Seguindo os passos de “Ó Abre Alas”, um incontável número de belíssimas marchas-rancho foi surgindo. A maior parte dos compositores tem em seu repertório pelo menos uma música no gênero. E o melhor de tudo: elas continuam vivas, dentro ou fora dos festejos carnavalescos.
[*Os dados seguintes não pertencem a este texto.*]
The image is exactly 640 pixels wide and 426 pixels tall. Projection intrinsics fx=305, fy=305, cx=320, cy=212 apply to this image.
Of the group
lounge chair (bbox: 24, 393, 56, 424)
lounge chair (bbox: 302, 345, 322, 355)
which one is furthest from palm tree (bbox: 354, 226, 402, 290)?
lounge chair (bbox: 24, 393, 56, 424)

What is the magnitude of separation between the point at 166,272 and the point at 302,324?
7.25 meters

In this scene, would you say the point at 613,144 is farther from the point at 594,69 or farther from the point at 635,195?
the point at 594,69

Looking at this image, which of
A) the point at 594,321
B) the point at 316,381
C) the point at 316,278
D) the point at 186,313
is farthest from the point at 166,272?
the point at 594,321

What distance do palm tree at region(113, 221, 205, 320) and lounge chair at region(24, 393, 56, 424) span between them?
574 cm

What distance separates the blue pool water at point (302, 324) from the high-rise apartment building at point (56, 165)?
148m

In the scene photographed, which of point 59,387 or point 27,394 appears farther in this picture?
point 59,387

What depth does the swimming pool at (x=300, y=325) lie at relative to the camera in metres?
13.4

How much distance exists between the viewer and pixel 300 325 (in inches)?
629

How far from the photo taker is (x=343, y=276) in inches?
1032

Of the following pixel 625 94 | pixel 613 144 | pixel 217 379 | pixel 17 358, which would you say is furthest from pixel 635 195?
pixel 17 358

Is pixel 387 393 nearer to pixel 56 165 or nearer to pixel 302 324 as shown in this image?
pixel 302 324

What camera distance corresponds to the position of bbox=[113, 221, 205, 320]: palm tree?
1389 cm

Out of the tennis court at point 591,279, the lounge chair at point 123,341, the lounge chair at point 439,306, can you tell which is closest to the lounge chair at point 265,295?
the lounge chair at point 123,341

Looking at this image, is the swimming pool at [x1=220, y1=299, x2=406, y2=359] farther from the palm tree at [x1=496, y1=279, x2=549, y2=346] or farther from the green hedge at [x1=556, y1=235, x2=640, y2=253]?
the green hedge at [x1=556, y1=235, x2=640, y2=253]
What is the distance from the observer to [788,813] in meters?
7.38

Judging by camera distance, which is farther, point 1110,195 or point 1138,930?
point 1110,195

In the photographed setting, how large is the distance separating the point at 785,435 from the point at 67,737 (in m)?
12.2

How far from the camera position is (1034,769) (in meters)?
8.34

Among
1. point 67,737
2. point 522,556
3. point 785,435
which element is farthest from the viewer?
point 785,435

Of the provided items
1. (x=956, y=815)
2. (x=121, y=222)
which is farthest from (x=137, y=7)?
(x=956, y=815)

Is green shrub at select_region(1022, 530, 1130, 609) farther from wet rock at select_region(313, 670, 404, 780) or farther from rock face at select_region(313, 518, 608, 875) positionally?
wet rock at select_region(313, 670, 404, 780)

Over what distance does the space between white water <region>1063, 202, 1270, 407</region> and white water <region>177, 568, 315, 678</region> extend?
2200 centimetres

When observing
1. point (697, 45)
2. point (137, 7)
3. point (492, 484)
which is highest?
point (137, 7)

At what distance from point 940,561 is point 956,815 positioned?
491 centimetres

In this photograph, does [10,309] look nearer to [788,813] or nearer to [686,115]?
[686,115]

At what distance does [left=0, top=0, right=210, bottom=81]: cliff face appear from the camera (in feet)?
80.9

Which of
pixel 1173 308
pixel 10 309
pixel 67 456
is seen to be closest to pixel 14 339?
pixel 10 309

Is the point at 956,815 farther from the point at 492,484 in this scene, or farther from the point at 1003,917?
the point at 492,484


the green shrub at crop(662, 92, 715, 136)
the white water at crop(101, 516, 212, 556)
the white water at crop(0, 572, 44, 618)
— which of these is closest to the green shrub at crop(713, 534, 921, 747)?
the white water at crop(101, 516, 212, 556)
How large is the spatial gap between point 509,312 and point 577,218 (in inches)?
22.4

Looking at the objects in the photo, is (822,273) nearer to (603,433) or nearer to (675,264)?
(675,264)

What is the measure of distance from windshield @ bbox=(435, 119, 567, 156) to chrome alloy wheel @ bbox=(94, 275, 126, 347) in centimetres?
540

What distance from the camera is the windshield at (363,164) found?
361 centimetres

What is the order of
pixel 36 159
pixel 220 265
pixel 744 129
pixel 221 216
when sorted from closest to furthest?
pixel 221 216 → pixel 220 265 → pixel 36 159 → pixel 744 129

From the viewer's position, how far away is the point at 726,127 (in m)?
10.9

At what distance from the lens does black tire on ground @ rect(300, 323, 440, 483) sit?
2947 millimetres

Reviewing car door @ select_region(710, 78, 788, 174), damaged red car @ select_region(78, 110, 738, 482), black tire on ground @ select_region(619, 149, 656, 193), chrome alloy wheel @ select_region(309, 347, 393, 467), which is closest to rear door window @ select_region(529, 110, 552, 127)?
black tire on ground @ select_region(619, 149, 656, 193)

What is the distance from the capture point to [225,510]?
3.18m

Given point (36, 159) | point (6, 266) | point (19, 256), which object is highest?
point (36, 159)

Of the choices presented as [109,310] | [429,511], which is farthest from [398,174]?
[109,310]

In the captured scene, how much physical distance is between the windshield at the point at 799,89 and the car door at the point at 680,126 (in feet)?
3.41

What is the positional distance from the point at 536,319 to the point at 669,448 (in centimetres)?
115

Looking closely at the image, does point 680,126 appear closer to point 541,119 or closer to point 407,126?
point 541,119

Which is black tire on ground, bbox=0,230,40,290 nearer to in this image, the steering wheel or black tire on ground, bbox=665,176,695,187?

Alguns outros exemplos que se fixaram na memória dos amantes desse estilo musical são: “Estão Voltando as Flores” (Paulo Soledade); “Rancho das Namoradas” (Ary Barroso/Vinicius de Moraes); “Marcha da Quarta-Feira de Cinzas” (Vinicius de Moraes/Carlos Lira); “Rancho das Flores” (J. S. Bach/Vinicius de Moraes); “Bloco da Solidão” (Evaldo Gouveia/Jair Amorim); “O Trovador” (idem); “Rancho da Goiabada” (João Bosco/Aldir Blanc); “Porta Estandarte” (Geraldo Vandré/Fernando Lona); “Noite dos Mascarados” (Chico Buarque); “Avenida Iluminada” (Newton Teixeira/Brasinha); “Cidade Brinquedo” (Silvino Neto/Plínio Bretas); “Eu Quero É Botar Meu Bloco na Rua” (Sérgio Sampaio) e “A Praça” (Carlos Imperial).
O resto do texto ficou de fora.